К концу девятого иннинга «Краснокожие» проигрывали уже два очка. Похоже было, что первый в жизни Майки бейсбольный матч закончится совсем не так, как мы надеялись. Дядя, во всяком случае, был серьезно обеспокоен назревающим поражением наших любимцев. Соотношение болов и страйков у нашего бэттера было совсем никуда, и он нервно перебирал ногами на месте, надеясь хотя бы еще раз отбить мяч как положено.
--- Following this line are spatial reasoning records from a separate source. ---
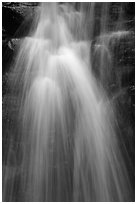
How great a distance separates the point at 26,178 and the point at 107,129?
1814 millimetres

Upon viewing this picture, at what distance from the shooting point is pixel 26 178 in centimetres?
450

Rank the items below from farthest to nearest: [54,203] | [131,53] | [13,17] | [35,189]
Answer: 1. [13,17]
2. [131,53]
3. [35,189]
4. [54,203]

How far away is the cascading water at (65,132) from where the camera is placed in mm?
4430

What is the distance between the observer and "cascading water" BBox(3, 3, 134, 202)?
14.5ft

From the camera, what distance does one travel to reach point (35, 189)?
4422mm

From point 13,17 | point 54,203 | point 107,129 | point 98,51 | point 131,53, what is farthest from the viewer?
point 13,17

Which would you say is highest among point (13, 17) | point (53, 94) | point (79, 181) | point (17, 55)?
point (13, 17)

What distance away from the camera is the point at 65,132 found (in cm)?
472

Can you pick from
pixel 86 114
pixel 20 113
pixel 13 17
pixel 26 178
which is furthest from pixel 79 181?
pixel 13 17

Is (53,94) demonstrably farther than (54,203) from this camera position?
Yes

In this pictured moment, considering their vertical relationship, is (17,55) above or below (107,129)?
above

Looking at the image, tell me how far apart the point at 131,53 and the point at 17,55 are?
2586 mm

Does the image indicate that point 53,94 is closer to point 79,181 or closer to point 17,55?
point 17,55

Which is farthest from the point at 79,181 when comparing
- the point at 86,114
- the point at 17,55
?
the point at 17,55
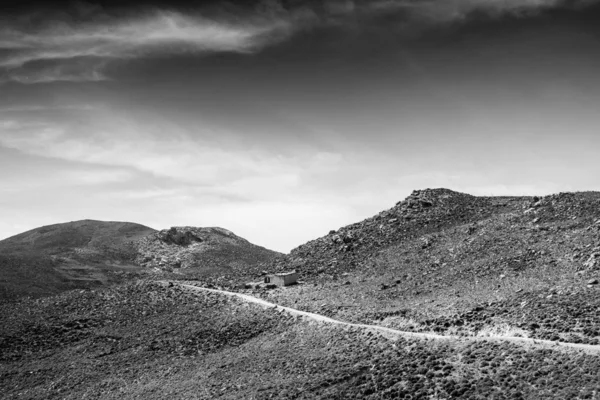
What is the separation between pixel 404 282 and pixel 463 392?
91.9ft

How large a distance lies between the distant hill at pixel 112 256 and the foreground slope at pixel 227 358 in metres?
18.3

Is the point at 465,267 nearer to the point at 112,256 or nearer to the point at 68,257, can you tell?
the point at 68,257

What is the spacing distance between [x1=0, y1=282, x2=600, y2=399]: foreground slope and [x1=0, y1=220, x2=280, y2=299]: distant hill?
18.3m

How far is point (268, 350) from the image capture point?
134 feet

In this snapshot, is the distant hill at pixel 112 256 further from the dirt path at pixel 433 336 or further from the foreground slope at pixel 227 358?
Answer: the dirt path at pixel 433 336

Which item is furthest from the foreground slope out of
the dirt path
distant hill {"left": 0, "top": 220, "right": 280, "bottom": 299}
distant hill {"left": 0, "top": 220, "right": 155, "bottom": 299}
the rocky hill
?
the rocky hill

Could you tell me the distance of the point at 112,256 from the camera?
121m

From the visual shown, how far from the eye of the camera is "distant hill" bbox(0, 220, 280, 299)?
85250mm

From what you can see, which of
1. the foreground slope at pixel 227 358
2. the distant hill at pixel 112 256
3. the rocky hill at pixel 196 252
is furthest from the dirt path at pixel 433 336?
the rocky hill at pixel 196 252

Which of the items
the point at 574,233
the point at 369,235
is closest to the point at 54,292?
the point at 369,235

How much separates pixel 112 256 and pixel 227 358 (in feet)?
297

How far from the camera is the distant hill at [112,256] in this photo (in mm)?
85250

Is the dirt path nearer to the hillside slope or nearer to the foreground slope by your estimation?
the foreground slope

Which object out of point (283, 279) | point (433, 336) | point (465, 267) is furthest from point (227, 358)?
point (465, 267)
На базах было двое игроков, поэтому свежий питчер, появившийся из разминочного тоннеля, бросил не слишком сильно, но при этом так хитро закрутил мяч, что он сначала отклонился в сторону, а перед самым бэттером круто нырнул вниз. Бэттер размахнулся, но ударил неудачно – мяч взлетел высоко вверх, уходя вправо. Защитник первой базы попятился, правый аутфилдер побежал вперед, так что оба оказались за фал-линиями, но мяч уже упал на трибуны рядах в двадцати под нами. Он ударился о ступеньки прямо в середине лестницы, отскочил от бетона и, вращаясь, полетел дальше по какой-то уже совершенно невообразимой траектории.
Каждый мальчишка, который идет на бейсбол, мечтает принести с игры какой-нибудь сувенир: бейсболку, программку, брелок или вымпел. Все эти вещи не просто память о событии – это доказательство того, что «мы были», «мы видели», «мы стали частью величайшей в мире игры». Именно поэтому, уходя со стадиона, мы бережно прижимаем эти безделушки к груди, дорожим ими, бережем их, хвастаемся ими перед приятелями. Обладатель памятного сувенира становится героем для любого мальчишки, который хоть раз в жизни бросал бейсбольный мяч. И все же существует единственный настоящий сувенир, который ценится дороже всего и за который любой болельщик без колебаний продаст душу дьяволу.